Cyprus Airways seeks to join global airline alliances

By Hamza Hendawi

ITS WINGS clipped by spiralling costs and intransigent unions, Cyprus Airways now says it is looking for a future in the black through partnership with foreign carriers.

The loss-making company yesterday revealed that it had started contacts with European carriers, which it did not name. The airline is seeking to join one of the emerging global airline alliances in the hope of returning to profitability by becoming more competitive and gaining wider access to markets.

Addressing a news conference, chairman Takis Kyriakides said the carrier was expected to return a profit for the whole of 1998, ending two years of losses which opened Cyprus Airways to scathing criticism and brought its management under public scrutiny.

He said the company, in line with suggestions made by a strategic plan touted as something of a certain route to commercial success, was also prepared to sell up to 17 per cent of the airline to a foreign carrier.

The hoped-for buyer would be a member of any of the alliances that 51-year- old Cyprus Airways eventually chooses to join.

The government owns 80 per cent of Cyprus Airways, while the remainder is traded on the Cyprus Stock Exchange. Under bourse regulations, the government must reduce its stake in the company to 70 per cent by March. The strategic plan, compiled last year by foreign consultants, however envisages a government ownership of no more than 51 per cent.

The desire to offer a slice of the company to a “strategic investor” has been floated for over a year now, but no foreign airline is publicly known to have come forward as a serious buyer.

But yesterday’s disclosure that Cyprus Airways hoped to join one of the world aviation alliances and sell a slice of its share capital to a fellow alliance member constitutes a new development in the company’s efforts to become an investor’s dream.

Cyprus Airways already has co-operation agreements with Russia’s Aeroflot, KLM of the Netherlands and Alitalia, but seeking to join a global alliance goes much further.

The company, which employs nearly 2,000, would be buying into the belief of major airlines that corporate travellers are increasingly demanding to buy tickets to any destination from a single source.
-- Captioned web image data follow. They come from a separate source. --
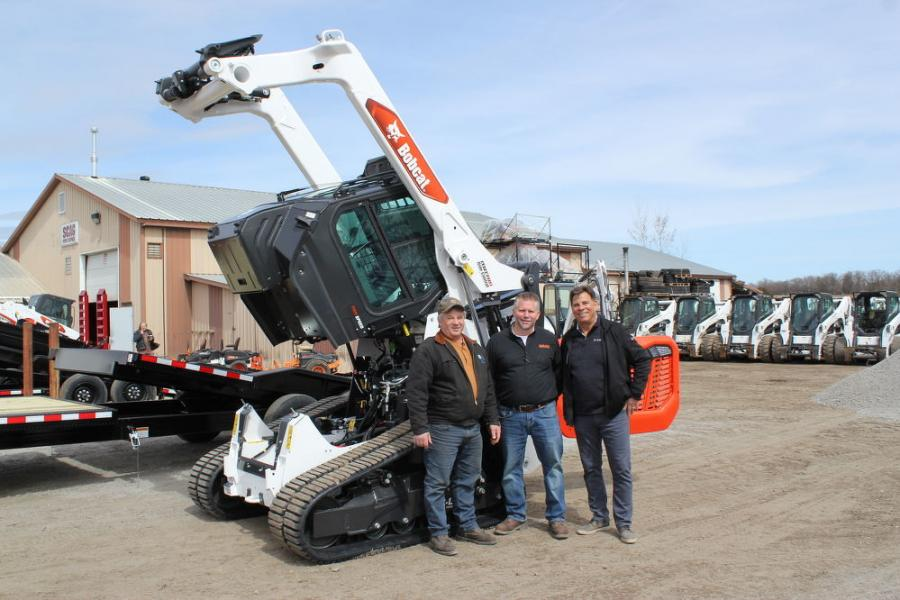 (L-R) are long-time customer Neal Seppelt of Adolfson, Peterson Construction; Jay Kockler, general manager of Farm-Rite Equipment of St. Cloud; and Tim Krahn, district manager of Bobcat. Seppelt, a current Bobcat T595 owner, is looking to upgrade to the new Bobcat T76.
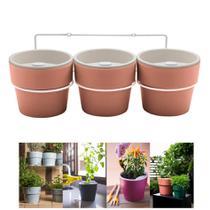 Kit Plantar 3 Vasos Autoirrigável Com Suporte Parede Flor Tempero - KT 2500 Ou -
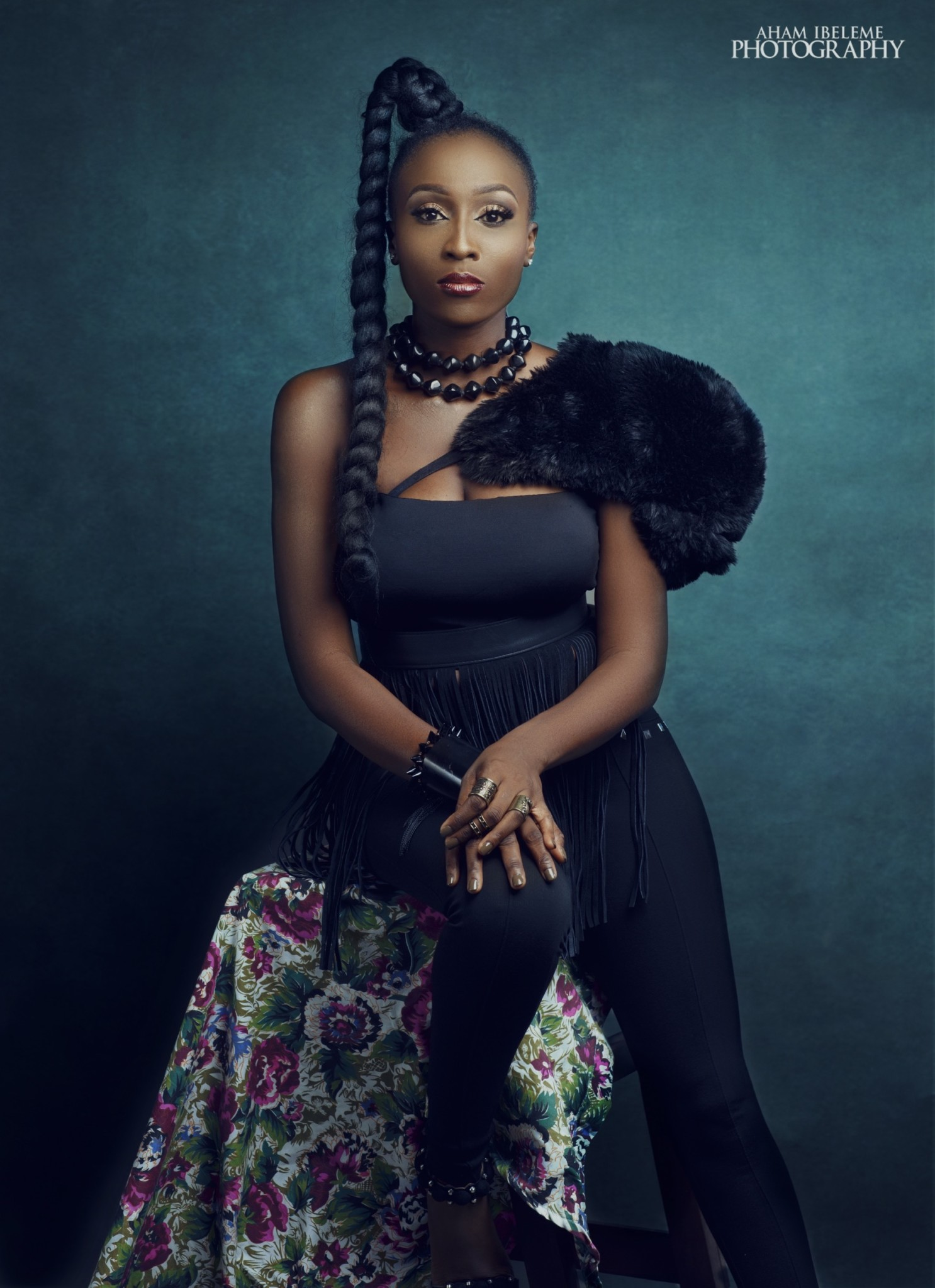 """I am almost done recording my second album""🙌 - Aramide reveals in Exclusive Interview with BN Music"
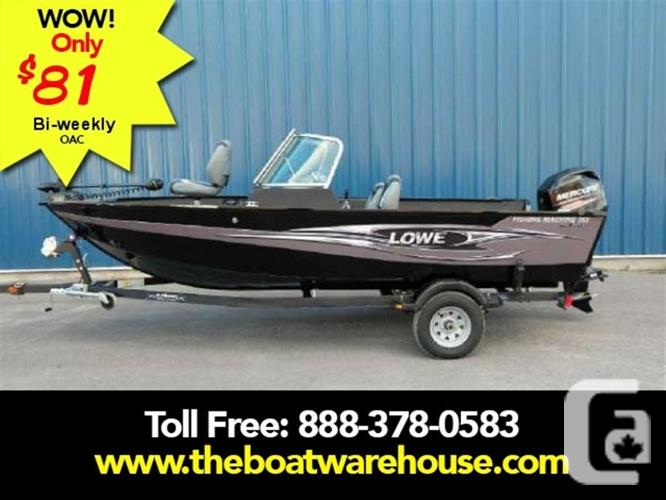 $24,263 2015 Lowe Boats FM165 Pro WT Boat for Sale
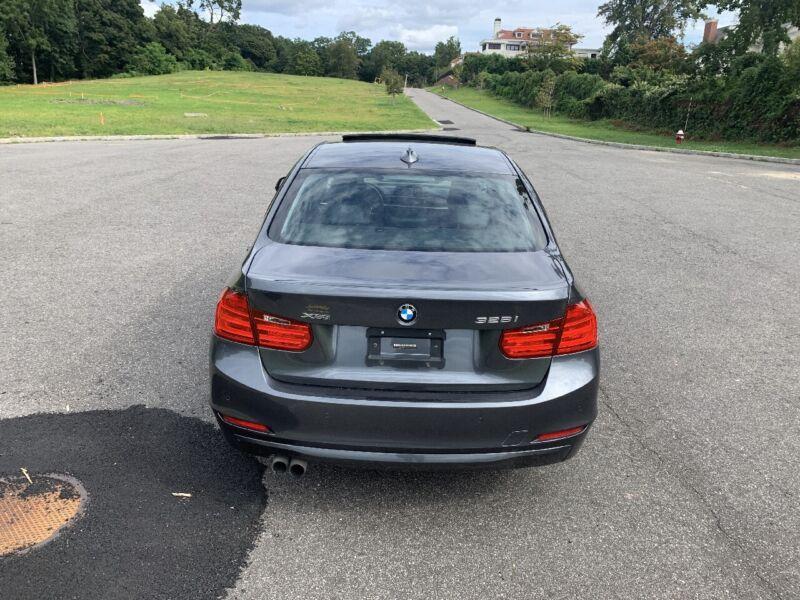 Image 6 Voiture Européenne d'occasion BMW 3-Series 2015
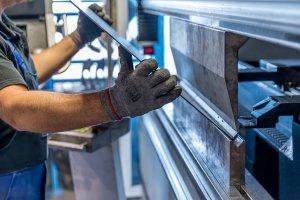 Free CNC Training in Toledo, OH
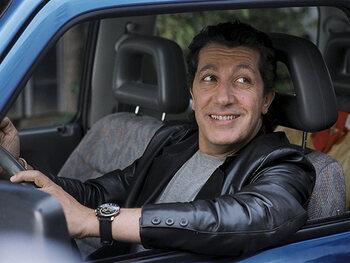"Alain Chabat, intransigeant : ""Cyril Hanouna, c'est non"""
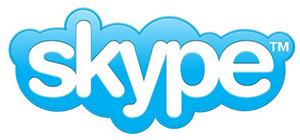 skype-aplikace-cestovani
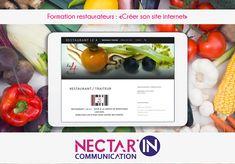 """Formation restaurateur """"faire son site internet et savoir le mettre à jour"""". Restaurant le 4."""
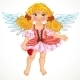 Angel Girl with Wings - GraphicRiver Item for Sale
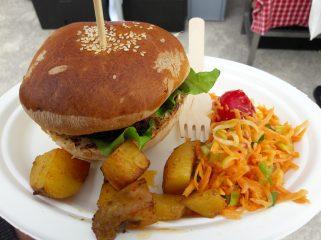 Yummy lunch from Food trucks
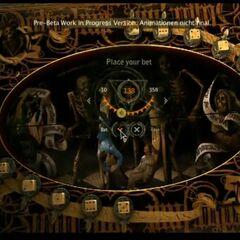 Kościany Poker w Wiedźminie 2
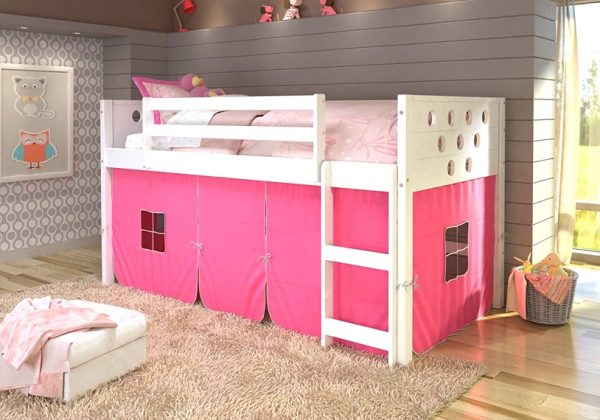 Collection of 39 beautiful baby bed model5
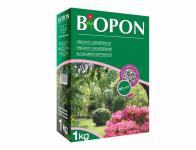 Bopon - univerzálne 1 kg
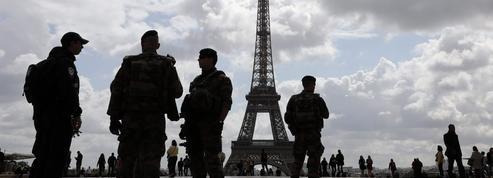 57% des Français sont favorables au projet de loi antiterroriste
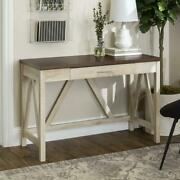 Woven Paths Rustic Farmhouse Computer Writing Desk With Drawer, Brown/white Oak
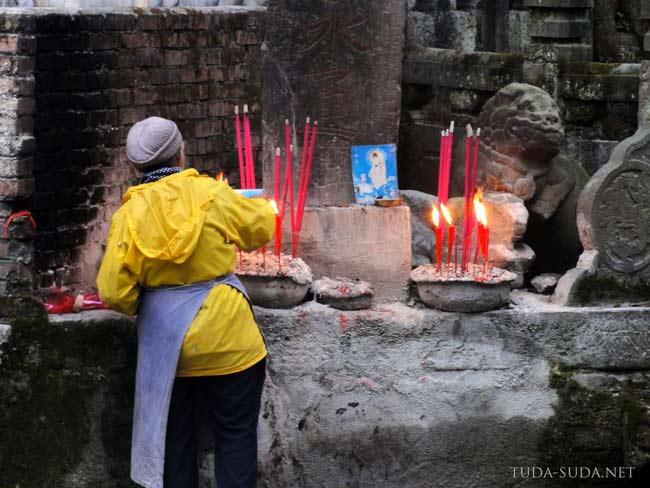 Храмы Китай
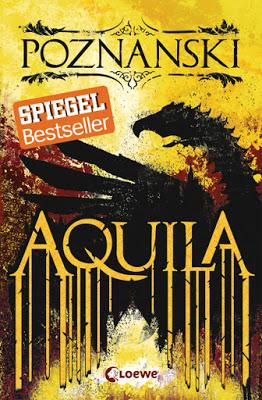"""Aquila"" von Ursula Poznanski, Thriller"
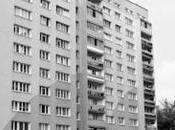 POLONIA: Nowa Huta, città ideale socialista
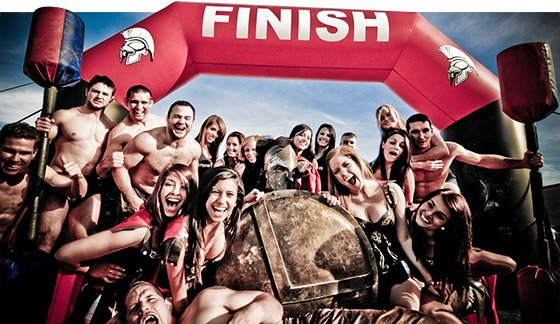 8 Ways To Get Spartan Strong!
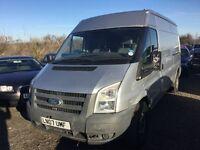 2007 ford transit longwbase in silver good driver long mot side loading door no 4th gear hence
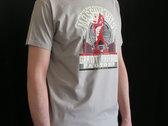 Massive Hits From The Grant Phabao Factory - Grey T-Shirt & CD photo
Carriers seeking to meet this rising demand by combining route networks are often unable to merge because of regulatory restrictions on foreign ownership in force in most countries.

In one of the major emerging airline pacts, Hong Kong-based Cathay Pacific earlier this month joined British Airways and American Airlines in a worldwide alliance that has yet to receive regulatory approval.

It is expected to also include Japan Airlines, Qantas of Australia and Iberia, the Spanish carrier, and will be up against competition from the six-airline Star Alliance headed by United Airlines of the United States and Lufthansa of Germany.

Other alliances which have taken shape recently are between KLM and Northwest Airlines of the United States and between Swissair and Delta, also of the United States.

“We are talking to several companies and want to hope that we will have a clearer picture of the situation in the next few months,” Kyriakides, the Cyprus Airways chairman, said yesterday.

“We would have a global network and offer clients a broader range of scheduled flights. It would also upgrade the services on offer and help reduce the cost of fares,” a senior Cyprus Airways source was quoted as saying yesterday.

Management-union relations in Cyprus Airways are often sour and fraught with distrust.

Reports of ill-advised management decisions further taxing the company’s finances often make headlines in the local media, with extreme examples becoming almost synonymous with bad management.

The strategic plan recommends the free allocation to staff of six per cent of shares and the offer of a further six per cent at discount rates in return for agreement to wage cuts of up to 10 per cent and a three-year pay freeze. The unions have rejected the offer.

In yesterday’s news conference, the carrier announced pre-tax losses of £3.4 million for the first six months of 1998, down from the 9.6 million of the corresponding period last year.

Kyriakides blamed the results in part on higher labour costs from previous commitments to staff under collective working agreements, but added that some operational costs had been cut through the reduction of overseas staff and the cancellation of unprofitable routes.

He said the company was examining with Olympic Airways a reduction in fares on the busy route to Athens and that, generally, Cyprus Airways would not hesitate to “reduce fares where necessary.”

He also reported a 12.2 per cent increase in passenger load by Cyprus Airways and its sister charter company EuroCypria in the first six months of 1998 compared to the corresponding period last year.